Gostaria tanto que meus olhos permitissem tirar fotos

Existem momentos inesquecíveis na vida. Aqueles que gostaríamos de guardar para sempre em nossa memória ou apenas ter uma mera lembrança. Pouco tempo atrás ainda era comum ouvir frases como “gostaria tanto que meus olhos permitissem tirar fotos”. Como seria formidável essa possibilidade: além de ter a chance de viver fatos inesquecíveis, poderíamos revivê-los a qualquer momento com “fotos-oculares”.


Como sabemos diferenciar um momento efêmero de um momento esplendido antes dos fatos transcorrerem? É de uma dificuldade notável essa astúcia, em casos, quase impossível. Obviamente há momentos em que se tem certa predisposição para isso: uma boa festa, um breve diálogo entre conhecidos de longa data que nunca mais se viram, um encontro com alguém que se tem grande admiração, uma reunião de amigos que, mesmo mantendo a amizade, se encontram muito pouco. Conseguimos cobrir, com essa lista, um pequeno leque de casos esplendidos. Existem inúmeros episódios não citados, mas e aqueles que não temos como saber previamente? Esses ficam ao acaso e a chance.


Com os smartphones temos inúmeras possibilidades dentro de uma pequena caixa que levamos conosco no bolso, inclusive uma câmera fotográfica portátil. Conseguiu-se algo similar ao “olho fotográfico” e o que e tanto queríamos: fotos em qualquer lugar, em qualquer momento com limitação, apenas, da capacidade de memória do aparelho, mas será que isso é realmente tão bom como esperávamos?

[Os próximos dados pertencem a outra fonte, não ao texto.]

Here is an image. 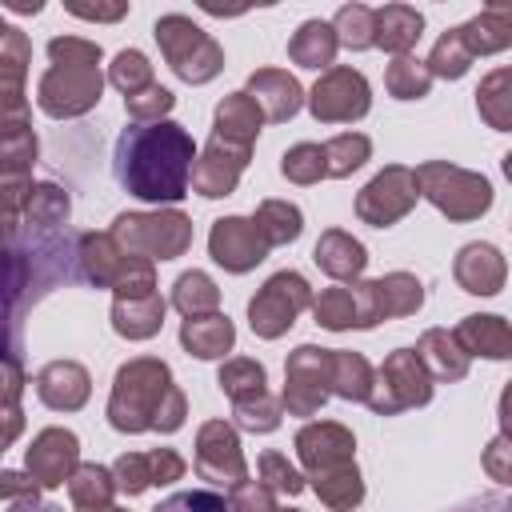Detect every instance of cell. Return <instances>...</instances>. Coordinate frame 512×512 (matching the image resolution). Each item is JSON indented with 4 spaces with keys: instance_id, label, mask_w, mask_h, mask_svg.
<instances>
[{
    "instance_id": "f1b7e54d",
    "label": "cell",
    "mask_w": 512,
    "mask_h": 512,
    "mask_svg": "<svg viewBox=\"0 0 512 512\" xmlns=\"http://www.w3.org/2000/svg\"><path fill=\"white\" fill-rule=\"evenodd\" d=\"M388 88H392V96H400V100L424 96V92H428V72L420 68V60L400 56V60L388 68Z\"/></svg>"
},
{
    "instance_id": "3957f363",
    "label": "cell",
    "mask_w": 512,
    "mask_h": 512,
    "mask_svg": "<svg viewBox=\"0 0 512 512\" xmlns=\"http://www.w3.org/2000/svg\"><path fill=\"white\" fill-rule=\"evenodd\" d=\"M48 56L56 60V68L40 80V108L52 116H76L84 108H92L100 100V48L88 40H52Z\"/></svg>"
},
{
    "instance_id": "7402d4cb",
    "label": "cell",
    "mask_w": 512,
    "mask_h": 512,
    "mask_svg": "<svg viewBox=\"0 0 512 512\" xmlns=\"http://www.w3.org/2000/svg\"><path fill=\"white\" fill-rule=\"evenodd\" d=\"M460 340H468L472 348L484 344V356H508V328L500 324V316H468Z\"/></svg>"
},
{
    "instance_id": "74e56055",
    "label": "cell",
    "mask_w": 512,
    "mask_h": 512,
    "mask_svg": "<svg viewBox=\"0 0 512 512\" xmlns=\"http://www.w3.org/2000/svg\"><path fill=\"white\" fill-rule=\"evenodd\" d=\"M76 16H88V20H116V16H124L128 8L124 4H112V8H72Z\"/></svg>"
},
{
    "instance_id": "f35d334b",
    "label": "cell",
    "mask_w": 512,
    "mask_h": 512,
    "mask_svg": "<svg viewBox=\"0 0 512 512\" xmlns=\"http://www.w3.org/2000/svg\"><path fill=\"white\" fill-rule=\"evenodd\" d=\"M16 512H64V508H56V504H36V496H28Z\"/></svg>"
},
{
    "instance_id": "8992f818",
    "label": "cell",
    "mask_w": 512,
    "mask_h": 512,
    "mask_svg": "<svg viewBox=\"0 0 512 512\" xmlns=\"http://www.w3.org/2000/svg\"><path fill=\"white\" fill-rule=\"evenodd\" d=\"M116 236L124 244H136V248L160 256V260H172L188 244V220L180 212H168V216H120L116 220Z\"/></svg>"
},
{
    "instance_id": "e575fe53",
    "label": "cell",
    "mask_w": 512,
    "mask_h": 512,
    "mask_svg": "<svg viewBox=\"0 0 512 512\" xmlns=\"http://www.w3.org/2000/svg\"><path fill=\"white\" fill-rule=\"evenodd\" d=\"M128 100V112L132 116H160V112H168L176 100H172V92L168 88H160V84H148L144 92H136V96H124Z\"/></svg>"
},
{
    "instance_id": "44dd1931",
    "label": "cell",
    "mask_w": 512,
    "mask_h": 512,
    "mask_svg": "<svg viewBox=\"0 0 512 512\" xmlns=\"http://www.w3.org/2000/svg\"><path fill=\"white\" fill-rule=\"evenodd\" d=\"M316 320H320L324 328H348V324L368 328L364 308L356 304V292H352V288H332V292H324V296L316 300Z\"/></svg>"
},
{
    "instance_id": "4dcf8cb0",
    "label": "cell",
    "mask_w": 512,
    "mask_h": 512,
    "mask_svg": "<svg viewBox=\"0 0 512 512\" xmlns=\"http://www.w3.org/2000/svg\"><path fill=\"white\" fill-rule=\"evenodd\" d=\"M324 156H336V160L328 164V172H332V176H344V172H352V168L364 164V156H368V140L344 132V136H336V140L324 148Z\"/></svg>"
},
{
    "instance_id": "7c38bea8",
    "label": "cell",
    "mask_w": 512,
    "mask_h": 512,
    "mask_svg": "<svg viewBox=\"0 0 512 512\" xmlns=\"http://www.w3.org/2000/svg\"><path fill=\"white\" fill-rule=\"evenodd\" d=\"M420 28H424V20L416 8L388 4V8L372 12V44H384L388 52H404L420 36Z\"/></svg>"
},
{
    "instance_id": "277c9868",
    "label": "cell",
    "mask_w": 512,
    "mask_h": 512,
    "mask_svg": "<svg viewBox=\"0 0 512 512\" xmlns=\"http://www.w3.org/2000/svg\"><path fill=\"white\" fill-rule=\"evenodd\" d=\"M156 40H160L168 64H172L184 80H192V84L212 80V76L220 72V64H224L220 48H216L192 20H184V16H164V20H156Z\"/></svg>"
},
{
    "instance_id": "7a4b0ae2",
    "label": "cell",
    "mask_w": 512,
    "mask_h": 512,
    "mask_svg": "<svg viewBox=\"0 0 512 512\" xmlns=\"http://www.w3.org/2000/svg\"><path fill=\"white\" fill-rule=\"evenodd\" d=\"M172 396H180V392L168 384V368L156 360H136L116 372V392H112L108 416L124 432H140V428L172 432L184 420V404L164 408V400H172Z\"/></svg>"
},
{
    "instance_id": "9a60e30c",
    "label": "cell",
    "mask_w": 512,
    "mask_h": 512,
    "mask_svg": "<svg viewBox=\"0 0 512 512\" xmlns=\"http://www.w3.org/2000/svg\"><path fill=\"white\" fill-rule=\"evenodd\" d=\"M260 132V104L248 96V92H236L228 96L220 108H216V140H252Z\"/></svg>"
},
{
    "instance_id": "52a82bcc",
    "label": "cell",
    "mask_w": 512,
    "mask_h": 512,
    "mask_svg": "<svg viewBox=\"0 0 512 512\" xmlns=\"http://www.w3.org/2000/svg\"><path fill=\"white\" fill-rule=\"evenodd\" d=\"M312 112L316 120H352L368 112V84L352 68H332L312 88Z\"/></svg>"
},
{
    "instance_id": "1f68e13d",
    "label": "cell",
    "mask_w": 512,
    "mask_h": 512,
    "mask_svg": "<svg viewBox=\"0 0 512 512\" xmlns=\"http://www.w3.org/2000/svg\"><path fill=\"white\" fill-rule=\"evenodd\" d=\"M64 216H68V196H64L60 188L44 184V188H36V192H32L28 224H32V220H36V224H56V220H64Z\"/></svg>"
},
{
    "instance_id": "30bf717a",
    "label": "cell",
    "mask_w": 512,
    "mask_h": 512,
    "mask_svg": "<svg viewBox=\"0 0 512 512\" xmlns=\"http://www.w3.org/2000/svg\"><path fill=\"white\" fill-rule=\"evenodd\" d=\"M296 448H300L304 464L320 476V472H328V468H344V464H348V456H352V436H348L344 428H336V424H312V428H304V432L296 436Z\"/></svg>"
},
{
    "instance_id": "f546056e",
    "label": "cell",
    "mask_w": 512,
    "mask_h": 512,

Tinha-se impossibilidade de saber qual momento gostaríamos de guardar, quando levar a nossa câmera e comprar filme fotográfico. Podemos agora tirar a foto de tudo e de todos sem nenhum tipo de padrão para assim, quando não gostarmos dos fatos ou apenas não ter questão de lembrar, simplesmente apagar tudo o que está na memória do aparelho e guardar os agradáveis e memoráveis.


Assim conseguiu-se resolver a problemática da seleção de importância dos momentos e dos encontros. Em tese tudo é importante e digno de ser recordado. Entretanto outro fato salta aos olhos e cria um incômodo ainda maior: se todos os momentos são importantes e tenho que registrá-los, como posso aproveitá-los?